The Andersons: Reports First Quarter 2022 Results

Maumee / OH. (tagg) The Andersons Inc. announces financial results for the first quarter ended March 31, 2022. Highlights:

  • Company reported net income attributable to The Andersons from continuing operations of USD 6.1 million, or USD 0.18 per diluted share
  • Ebitda from continuing operations was USD 55.8 million for the quarter
  • Plant Nutrient reported record first quarter pretax income of USD 10.7 million
  • Renewables had a strong quarter with pretax income of USD 5.5 million despite an USD 8.3 million mark to market loss, most of which is expected to reverse in Q2
  • Trade reported pretax income of USD 3.7 million amid global disruption and against higher 2021 results; amassing strong grain ownership positions at low basis values
  • Amended and extended credit agreement, expanding capacity and extending maturity date to 2027

«The grain markets were impacted by the extreme run-up in futures prices resulting from the war in Ukraine. This drove grain basis values sharply lower. I’m proud of the merchandising teams as they worked through this unprecedented price volatility which allowed us to take larger ownership positions at good basis values,» said President and CEO Pat Bowe. «Plant Nutrient continued its strong run by setting its second consecutive quarterly earnings record. This strong performance resulted from well-positioned inventory and particularly strong specialty liquid results. In Renewables, production volume increased for both ethanol and corn oil. Renewable feedstocks and co-product merchandising were well above expectations.»
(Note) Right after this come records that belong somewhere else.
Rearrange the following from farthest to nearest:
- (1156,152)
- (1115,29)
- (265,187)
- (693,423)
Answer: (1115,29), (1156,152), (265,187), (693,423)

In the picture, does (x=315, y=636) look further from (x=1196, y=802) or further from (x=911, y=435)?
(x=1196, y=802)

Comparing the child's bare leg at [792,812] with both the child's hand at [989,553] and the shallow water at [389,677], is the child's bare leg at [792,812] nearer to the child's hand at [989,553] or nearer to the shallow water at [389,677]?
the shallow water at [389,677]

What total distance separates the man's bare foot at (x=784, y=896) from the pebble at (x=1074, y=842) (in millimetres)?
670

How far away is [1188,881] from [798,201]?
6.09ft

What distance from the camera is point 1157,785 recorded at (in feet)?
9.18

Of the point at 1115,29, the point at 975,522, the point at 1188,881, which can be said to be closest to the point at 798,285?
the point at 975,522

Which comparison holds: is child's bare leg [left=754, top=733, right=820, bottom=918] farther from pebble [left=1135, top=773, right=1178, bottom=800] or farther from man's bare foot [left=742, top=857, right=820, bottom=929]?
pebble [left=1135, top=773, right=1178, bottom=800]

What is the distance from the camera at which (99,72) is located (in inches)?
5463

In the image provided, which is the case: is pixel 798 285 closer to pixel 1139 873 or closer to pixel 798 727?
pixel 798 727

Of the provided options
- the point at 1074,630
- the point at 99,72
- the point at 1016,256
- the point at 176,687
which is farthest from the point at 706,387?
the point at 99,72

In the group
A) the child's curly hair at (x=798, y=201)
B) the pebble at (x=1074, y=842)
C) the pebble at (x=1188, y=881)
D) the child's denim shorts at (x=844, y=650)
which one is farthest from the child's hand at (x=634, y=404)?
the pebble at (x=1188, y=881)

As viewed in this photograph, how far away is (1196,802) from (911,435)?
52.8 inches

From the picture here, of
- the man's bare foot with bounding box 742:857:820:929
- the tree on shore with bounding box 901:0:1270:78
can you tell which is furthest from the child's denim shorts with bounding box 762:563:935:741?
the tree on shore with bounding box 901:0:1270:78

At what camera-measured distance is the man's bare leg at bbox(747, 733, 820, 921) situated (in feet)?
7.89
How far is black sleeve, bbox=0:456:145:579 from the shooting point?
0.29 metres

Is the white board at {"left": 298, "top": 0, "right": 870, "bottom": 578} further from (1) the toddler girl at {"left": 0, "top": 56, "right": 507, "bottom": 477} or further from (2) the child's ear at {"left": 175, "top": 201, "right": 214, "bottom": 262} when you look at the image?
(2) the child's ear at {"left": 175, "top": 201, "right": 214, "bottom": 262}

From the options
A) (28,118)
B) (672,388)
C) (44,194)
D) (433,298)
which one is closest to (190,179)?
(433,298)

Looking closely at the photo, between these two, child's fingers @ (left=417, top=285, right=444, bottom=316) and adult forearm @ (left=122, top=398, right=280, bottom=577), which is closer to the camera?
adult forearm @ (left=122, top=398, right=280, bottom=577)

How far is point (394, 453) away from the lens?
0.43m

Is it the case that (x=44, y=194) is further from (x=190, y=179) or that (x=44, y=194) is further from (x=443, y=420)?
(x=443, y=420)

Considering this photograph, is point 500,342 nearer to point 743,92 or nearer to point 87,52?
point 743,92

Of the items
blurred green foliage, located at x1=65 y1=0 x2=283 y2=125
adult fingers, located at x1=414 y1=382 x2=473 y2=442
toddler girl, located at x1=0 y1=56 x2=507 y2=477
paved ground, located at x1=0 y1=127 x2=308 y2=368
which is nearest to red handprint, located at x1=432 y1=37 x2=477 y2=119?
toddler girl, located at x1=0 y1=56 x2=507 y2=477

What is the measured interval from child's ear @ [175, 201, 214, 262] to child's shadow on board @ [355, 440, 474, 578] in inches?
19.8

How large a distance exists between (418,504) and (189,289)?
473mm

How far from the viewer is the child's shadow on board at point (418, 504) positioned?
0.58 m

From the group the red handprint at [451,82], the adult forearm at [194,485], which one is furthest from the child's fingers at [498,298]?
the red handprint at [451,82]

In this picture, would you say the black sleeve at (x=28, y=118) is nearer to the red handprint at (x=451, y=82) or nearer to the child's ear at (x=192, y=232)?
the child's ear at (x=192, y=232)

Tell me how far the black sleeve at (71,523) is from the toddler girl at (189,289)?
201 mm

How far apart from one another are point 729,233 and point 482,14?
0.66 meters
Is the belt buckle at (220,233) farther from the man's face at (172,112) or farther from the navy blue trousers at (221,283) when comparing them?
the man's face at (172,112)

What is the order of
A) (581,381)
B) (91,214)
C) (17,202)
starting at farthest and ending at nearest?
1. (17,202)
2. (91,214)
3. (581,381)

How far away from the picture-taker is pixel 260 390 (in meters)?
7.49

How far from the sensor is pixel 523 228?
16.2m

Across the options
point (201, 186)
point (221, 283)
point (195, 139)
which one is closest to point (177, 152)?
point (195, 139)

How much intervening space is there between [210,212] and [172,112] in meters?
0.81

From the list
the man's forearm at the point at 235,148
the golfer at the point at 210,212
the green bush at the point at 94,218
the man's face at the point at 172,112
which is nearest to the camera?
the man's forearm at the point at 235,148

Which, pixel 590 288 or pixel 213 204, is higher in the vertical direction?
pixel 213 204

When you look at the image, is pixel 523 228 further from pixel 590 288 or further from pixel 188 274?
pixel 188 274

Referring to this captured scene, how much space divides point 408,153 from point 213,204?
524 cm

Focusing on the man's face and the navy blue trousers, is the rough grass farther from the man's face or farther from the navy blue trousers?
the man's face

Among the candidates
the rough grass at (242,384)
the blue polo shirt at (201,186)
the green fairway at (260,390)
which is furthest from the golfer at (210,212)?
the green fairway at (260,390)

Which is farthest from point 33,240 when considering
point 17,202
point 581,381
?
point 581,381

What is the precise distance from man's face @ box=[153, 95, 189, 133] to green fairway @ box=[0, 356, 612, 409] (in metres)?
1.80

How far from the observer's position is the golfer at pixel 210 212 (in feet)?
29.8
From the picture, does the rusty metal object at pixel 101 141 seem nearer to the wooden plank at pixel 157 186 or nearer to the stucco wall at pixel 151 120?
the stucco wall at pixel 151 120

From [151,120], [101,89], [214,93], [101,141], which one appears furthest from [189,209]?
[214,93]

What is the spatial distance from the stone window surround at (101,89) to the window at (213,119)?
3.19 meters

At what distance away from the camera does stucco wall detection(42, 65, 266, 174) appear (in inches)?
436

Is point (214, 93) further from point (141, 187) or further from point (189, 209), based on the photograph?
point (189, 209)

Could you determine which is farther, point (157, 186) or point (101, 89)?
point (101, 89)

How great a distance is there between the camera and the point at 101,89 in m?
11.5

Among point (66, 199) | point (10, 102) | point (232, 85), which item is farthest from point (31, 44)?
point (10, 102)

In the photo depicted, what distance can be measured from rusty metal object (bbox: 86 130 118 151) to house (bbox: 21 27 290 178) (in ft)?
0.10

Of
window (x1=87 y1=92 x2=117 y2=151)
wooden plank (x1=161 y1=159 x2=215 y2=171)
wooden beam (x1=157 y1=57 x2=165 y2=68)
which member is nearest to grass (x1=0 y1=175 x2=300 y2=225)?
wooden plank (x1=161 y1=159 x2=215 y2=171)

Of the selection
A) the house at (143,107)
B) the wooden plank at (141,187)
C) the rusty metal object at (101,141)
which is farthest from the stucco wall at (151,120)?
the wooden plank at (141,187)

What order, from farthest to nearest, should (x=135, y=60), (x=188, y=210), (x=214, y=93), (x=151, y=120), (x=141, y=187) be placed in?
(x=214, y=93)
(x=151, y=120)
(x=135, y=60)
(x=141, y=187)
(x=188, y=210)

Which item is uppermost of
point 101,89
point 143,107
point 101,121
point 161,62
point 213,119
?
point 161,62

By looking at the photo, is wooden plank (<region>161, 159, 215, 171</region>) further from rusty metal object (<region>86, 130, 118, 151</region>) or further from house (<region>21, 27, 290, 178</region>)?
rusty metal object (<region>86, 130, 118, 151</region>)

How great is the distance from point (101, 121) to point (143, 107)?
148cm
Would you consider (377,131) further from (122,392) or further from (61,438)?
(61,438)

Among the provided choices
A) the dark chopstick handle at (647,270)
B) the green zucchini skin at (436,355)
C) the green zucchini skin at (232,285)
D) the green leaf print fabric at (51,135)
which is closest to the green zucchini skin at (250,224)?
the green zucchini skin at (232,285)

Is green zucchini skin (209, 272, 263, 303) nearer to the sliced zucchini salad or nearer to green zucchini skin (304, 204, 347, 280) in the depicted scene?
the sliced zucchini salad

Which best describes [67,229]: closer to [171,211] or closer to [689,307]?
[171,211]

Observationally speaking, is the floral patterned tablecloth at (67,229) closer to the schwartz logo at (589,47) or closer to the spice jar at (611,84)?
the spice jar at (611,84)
«We continue to believe that we are well-positioned in all businesses for the remainder of 2022. We are closely monitoring the weather-related planting delays in both corn and soybeans. While progress is being made, we are behind the five-year national average for this date and expect planting activities to ramp up quickly as soon as fields allow it. We have an opportunity to earn good elevation margins on our grain position. Ethanol margins have strengthened as we entered the spring maintenance season along with seasonal increases in driving demand and expectations for an increased U.S. export program. Our renewable feedstock business continues to grow and we are exploring further opportunities to improve corn oil production and quality from our plants,» added Bowe. «Fertilizer prices and farm income both remain very high, and while producers are feeling the impact of high input costs, commodity prices still support fertilizer application. We continue to receive good support from our suppliers in this time of tight stocks. Supply remains a factor in our industry and market prices reflect reduced global stocks for most fertilizers and grains. Our teams are executing well and remain focused on customer needs and operational excellence.»